### EXERCISE PROMPT
Reproduce word for word the part of the figure legends on LANA expression and LMP1 promoter truncations starting with "LANA is expressed" and going on through "the LANA protein.".

### EXTRACT TO READ
....................

LANA is expressed when transiently transfected into BJAB and HEK 293 cells. BJAB (A) or HEK 293 (B) cells were transfected with vector alone or with LANA, and slides were prepared and analyzed by immunofluorescence microscopy; a KSHV-infected positive-control cell line for LANA, BC-3, is also shown (C). (D) HEK 293 cells transfected with either vector alone or LANA were electrophoresed on a 6% polyacrylamide–SDS gel and analyzed by Western blotting. LANA-specific signal is seen slightly above the 215-kDa molecular marker. αLANA was obtained from polyclonal rabbit serum made against the carboxy-terminal 300 amino acids of the LANA protein.

FIG. 5

Schematic diagram of the truncated LMP1–512/+40 promoter elements. The −272/+40 construct does not contain the AML1a consensus sites or one Jκ site that is present in the −512/+40 promoter. The −204/+40 promoter is missing these elements as well as an additional Jκ consensus site. All of the promoter truncations contain the PU.1, ATF/CRE, and Sp1 sites.

....................

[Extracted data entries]

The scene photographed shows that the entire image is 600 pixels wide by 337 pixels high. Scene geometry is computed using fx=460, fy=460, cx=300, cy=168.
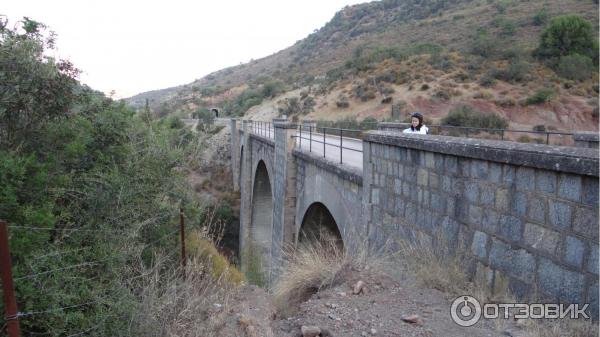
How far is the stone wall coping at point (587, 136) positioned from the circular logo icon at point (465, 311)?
4.32m

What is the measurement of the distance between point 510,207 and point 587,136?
4215 millimetres

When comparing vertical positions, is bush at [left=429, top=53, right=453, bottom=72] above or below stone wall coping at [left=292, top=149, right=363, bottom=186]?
above

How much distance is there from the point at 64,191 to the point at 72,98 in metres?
1.74

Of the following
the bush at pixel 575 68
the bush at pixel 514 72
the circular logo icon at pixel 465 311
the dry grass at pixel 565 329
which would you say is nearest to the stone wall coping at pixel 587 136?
the circular logo icon at pixel 465 311

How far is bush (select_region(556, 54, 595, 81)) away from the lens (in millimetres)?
28791

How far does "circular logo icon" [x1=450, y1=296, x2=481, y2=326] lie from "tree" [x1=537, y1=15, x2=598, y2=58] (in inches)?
1280

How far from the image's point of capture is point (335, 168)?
331 inches

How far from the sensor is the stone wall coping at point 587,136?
680 centimetres

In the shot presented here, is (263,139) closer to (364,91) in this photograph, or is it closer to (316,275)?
(316,275)

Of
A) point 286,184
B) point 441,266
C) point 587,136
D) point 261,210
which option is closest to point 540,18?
point 261,210

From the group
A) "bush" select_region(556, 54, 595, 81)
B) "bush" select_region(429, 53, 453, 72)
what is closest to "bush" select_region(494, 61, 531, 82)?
"bush" select_region(556, 54, 595, 81)

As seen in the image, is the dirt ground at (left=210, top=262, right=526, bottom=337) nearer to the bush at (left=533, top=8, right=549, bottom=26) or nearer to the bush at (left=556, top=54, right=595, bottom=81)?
the bush at (left=556, top=54, right=595, bottom=81)

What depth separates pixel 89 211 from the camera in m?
5.63

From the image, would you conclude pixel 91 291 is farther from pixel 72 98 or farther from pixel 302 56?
pixel 302 56
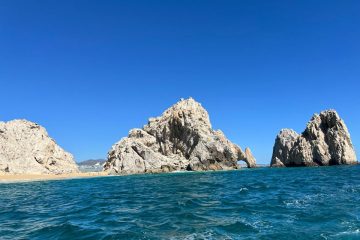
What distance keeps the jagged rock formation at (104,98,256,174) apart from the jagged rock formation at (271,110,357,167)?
38726 millimetres

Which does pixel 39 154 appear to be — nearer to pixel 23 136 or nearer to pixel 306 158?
pixel 23 136

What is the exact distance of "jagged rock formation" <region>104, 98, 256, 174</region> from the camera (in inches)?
3999

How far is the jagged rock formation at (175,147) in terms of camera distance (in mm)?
101562

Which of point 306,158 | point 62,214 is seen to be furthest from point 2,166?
point 306,158

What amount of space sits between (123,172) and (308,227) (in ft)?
280

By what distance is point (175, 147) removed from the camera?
12062 centimetres

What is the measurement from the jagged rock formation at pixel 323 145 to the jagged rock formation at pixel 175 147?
38.7 metres

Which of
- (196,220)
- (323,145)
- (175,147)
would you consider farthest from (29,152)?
(323,145)

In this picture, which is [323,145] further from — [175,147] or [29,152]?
[29,152]

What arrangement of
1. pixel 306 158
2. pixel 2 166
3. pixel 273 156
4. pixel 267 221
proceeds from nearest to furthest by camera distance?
pixel 267 221 → pixel 2 166 → pixel 306 158 → pixel 273 156

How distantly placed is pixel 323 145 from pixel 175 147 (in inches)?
2366

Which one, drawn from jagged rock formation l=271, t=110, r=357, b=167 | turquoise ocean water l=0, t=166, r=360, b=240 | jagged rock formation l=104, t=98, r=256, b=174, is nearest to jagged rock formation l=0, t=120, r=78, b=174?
jagged rock formation l=104, t=98, r=256, b=174

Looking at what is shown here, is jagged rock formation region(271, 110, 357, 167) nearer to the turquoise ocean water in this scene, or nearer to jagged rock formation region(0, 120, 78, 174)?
jagged rock formation region(0, 120, 78, 174)

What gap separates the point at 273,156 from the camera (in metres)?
166
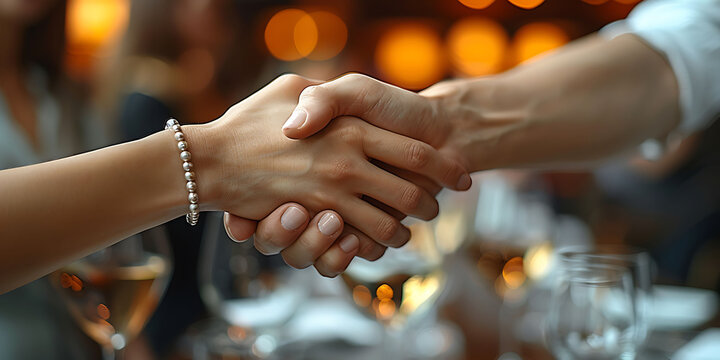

....................

### REPLY TO THE EXERCISE
LANA is expressed when transiently transfected into BJAB and HEK 293 cells. BJAB (A) or HEK 293 (B) cells were transfected with vector alone or with LANA, and slides were prepared and analyzed by immunofluorescence microscopy; a KSHV-infected positive-control cell line for LANA, BC-3, is also shown (C). (D) HEK 293 cells transfected with either vector alone or LANA were electrophoresed on a 6% polyacrylamide–SDS gel and analyzed by Western blotting. LANA-specific signal is seen slightly above the 215-kDa molecular marker. αLANA was obtained from polyclonal rabbit serum made against the carboxy-terminal 300 amino acids of the LANA protein.